SHORT PROBLEM
Collect every line of the records below that contains the string "detection", and copy each one. Case counts, so uppercase and lowercase letters do not match each other.

DATASET RECORDS

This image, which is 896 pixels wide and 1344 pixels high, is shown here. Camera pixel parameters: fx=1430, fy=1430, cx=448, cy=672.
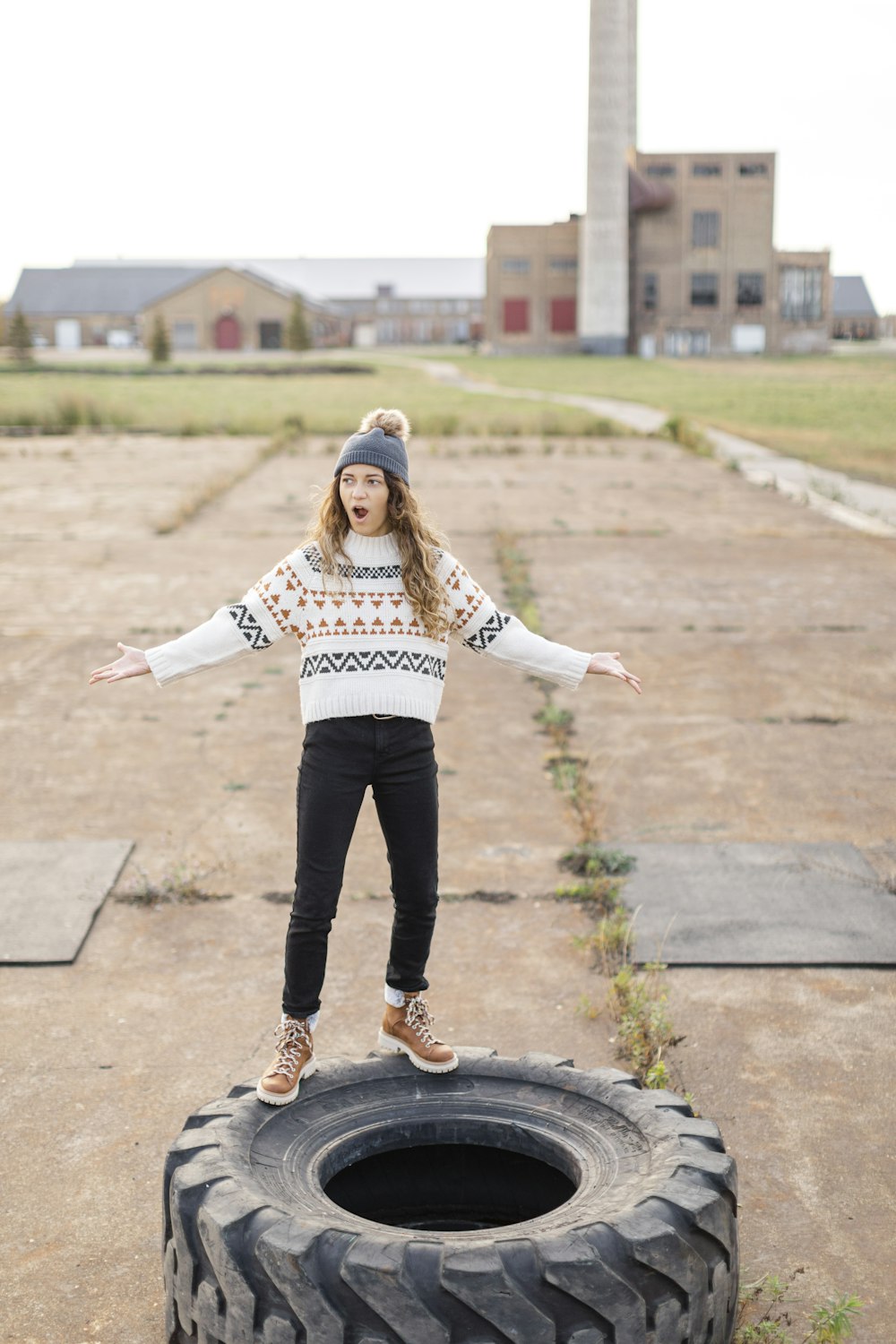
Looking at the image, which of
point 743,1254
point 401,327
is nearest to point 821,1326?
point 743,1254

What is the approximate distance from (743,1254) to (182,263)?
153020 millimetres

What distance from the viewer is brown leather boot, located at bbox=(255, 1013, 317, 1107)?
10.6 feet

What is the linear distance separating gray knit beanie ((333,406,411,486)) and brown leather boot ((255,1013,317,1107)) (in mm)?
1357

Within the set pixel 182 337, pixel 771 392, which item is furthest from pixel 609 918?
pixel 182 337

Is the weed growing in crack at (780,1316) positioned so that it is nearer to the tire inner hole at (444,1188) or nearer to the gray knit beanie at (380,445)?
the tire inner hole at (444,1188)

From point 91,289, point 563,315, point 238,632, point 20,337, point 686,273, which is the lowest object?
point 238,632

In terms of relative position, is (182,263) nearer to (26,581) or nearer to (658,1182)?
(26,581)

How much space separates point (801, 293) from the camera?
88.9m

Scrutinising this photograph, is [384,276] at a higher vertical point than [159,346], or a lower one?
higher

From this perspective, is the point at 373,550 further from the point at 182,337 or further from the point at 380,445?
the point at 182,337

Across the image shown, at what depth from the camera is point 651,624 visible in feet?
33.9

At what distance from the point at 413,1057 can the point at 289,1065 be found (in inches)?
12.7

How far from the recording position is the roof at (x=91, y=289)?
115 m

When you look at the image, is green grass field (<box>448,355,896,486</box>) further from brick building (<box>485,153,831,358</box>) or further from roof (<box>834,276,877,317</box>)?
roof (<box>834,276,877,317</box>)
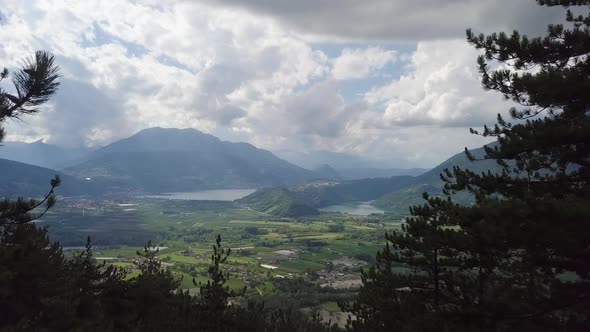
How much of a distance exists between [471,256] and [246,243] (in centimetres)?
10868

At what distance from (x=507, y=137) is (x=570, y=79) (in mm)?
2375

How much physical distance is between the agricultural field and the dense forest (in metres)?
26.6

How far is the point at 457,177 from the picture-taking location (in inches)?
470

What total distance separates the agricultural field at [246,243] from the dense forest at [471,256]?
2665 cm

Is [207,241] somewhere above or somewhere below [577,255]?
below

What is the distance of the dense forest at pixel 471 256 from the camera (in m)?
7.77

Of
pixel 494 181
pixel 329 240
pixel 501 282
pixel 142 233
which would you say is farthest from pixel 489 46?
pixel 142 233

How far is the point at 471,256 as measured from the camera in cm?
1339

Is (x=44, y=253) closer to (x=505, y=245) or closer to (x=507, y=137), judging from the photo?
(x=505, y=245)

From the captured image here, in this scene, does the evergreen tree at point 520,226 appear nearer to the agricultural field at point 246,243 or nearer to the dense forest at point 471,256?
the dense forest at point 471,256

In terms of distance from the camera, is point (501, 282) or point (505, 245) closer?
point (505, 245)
==
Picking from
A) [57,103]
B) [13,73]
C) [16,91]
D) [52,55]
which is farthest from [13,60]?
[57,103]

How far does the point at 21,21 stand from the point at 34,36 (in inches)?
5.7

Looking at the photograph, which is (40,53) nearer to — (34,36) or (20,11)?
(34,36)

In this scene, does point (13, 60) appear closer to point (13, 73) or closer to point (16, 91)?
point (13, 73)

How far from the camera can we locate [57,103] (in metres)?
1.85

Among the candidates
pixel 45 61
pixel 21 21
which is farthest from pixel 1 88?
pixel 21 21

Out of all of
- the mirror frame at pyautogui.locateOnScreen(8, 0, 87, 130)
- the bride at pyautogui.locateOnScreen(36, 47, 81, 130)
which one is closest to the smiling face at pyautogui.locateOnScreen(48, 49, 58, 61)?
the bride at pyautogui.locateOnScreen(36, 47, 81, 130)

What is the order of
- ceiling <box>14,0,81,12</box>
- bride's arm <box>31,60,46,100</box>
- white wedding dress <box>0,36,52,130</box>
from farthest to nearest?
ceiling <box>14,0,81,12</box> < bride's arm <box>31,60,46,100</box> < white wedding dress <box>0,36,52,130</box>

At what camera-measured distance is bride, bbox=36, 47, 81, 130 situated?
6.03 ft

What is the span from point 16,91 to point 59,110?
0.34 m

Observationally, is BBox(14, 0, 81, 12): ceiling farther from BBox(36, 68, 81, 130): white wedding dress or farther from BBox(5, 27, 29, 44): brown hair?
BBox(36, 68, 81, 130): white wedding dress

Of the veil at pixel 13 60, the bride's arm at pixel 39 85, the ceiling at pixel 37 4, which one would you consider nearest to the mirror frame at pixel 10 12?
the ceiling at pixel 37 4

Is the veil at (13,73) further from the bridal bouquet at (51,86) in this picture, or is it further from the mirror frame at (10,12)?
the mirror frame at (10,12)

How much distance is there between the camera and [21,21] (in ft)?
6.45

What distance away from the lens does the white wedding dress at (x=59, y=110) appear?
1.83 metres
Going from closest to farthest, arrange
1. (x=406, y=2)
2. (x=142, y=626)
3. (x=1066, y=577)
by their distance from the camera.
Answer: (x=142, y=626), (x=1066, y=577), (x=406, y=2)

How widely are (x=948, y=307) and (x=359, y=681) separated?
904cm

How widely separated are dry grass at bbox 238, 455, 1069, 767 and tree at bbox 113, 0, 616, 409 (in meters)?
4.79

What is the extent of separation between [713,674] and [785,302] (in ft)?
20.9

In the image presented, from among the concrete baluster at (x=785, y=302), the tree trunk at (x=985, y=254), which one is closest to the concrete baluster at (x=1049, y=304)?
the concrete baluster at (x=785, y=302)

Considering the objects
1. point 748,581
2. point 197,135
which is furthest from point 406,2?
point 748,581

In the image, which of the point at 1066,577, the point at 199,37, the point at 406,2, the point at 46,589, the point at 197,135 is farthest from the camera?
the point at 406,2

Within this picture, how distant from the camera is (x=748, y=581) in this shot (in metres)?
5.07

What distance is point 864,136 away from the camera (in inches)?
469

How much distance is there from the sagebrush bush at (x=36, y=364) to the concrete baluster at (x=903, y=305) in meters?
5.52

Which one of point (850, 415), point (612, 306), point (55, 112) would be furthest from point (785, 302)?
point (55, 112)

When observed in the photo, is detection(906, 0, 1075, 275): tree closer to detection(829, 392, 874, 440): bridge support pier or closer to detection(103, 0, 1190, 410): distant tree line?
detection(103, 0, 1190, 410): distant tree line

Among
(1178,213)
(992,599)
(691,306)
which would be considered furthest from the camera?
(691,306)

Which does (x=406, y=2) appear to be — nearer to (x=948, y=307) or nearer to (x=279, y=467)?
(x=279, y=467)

SOLVED EXERCISE
When observed in the photo, is detection(906, 0, 1075, 275): tree closer to detection(829, 392, 874, 440): bridge support pier or closer to detection(103, 0, 1190, 410): distant tree line?
detection(103, 0, 1190, 410): distant tree line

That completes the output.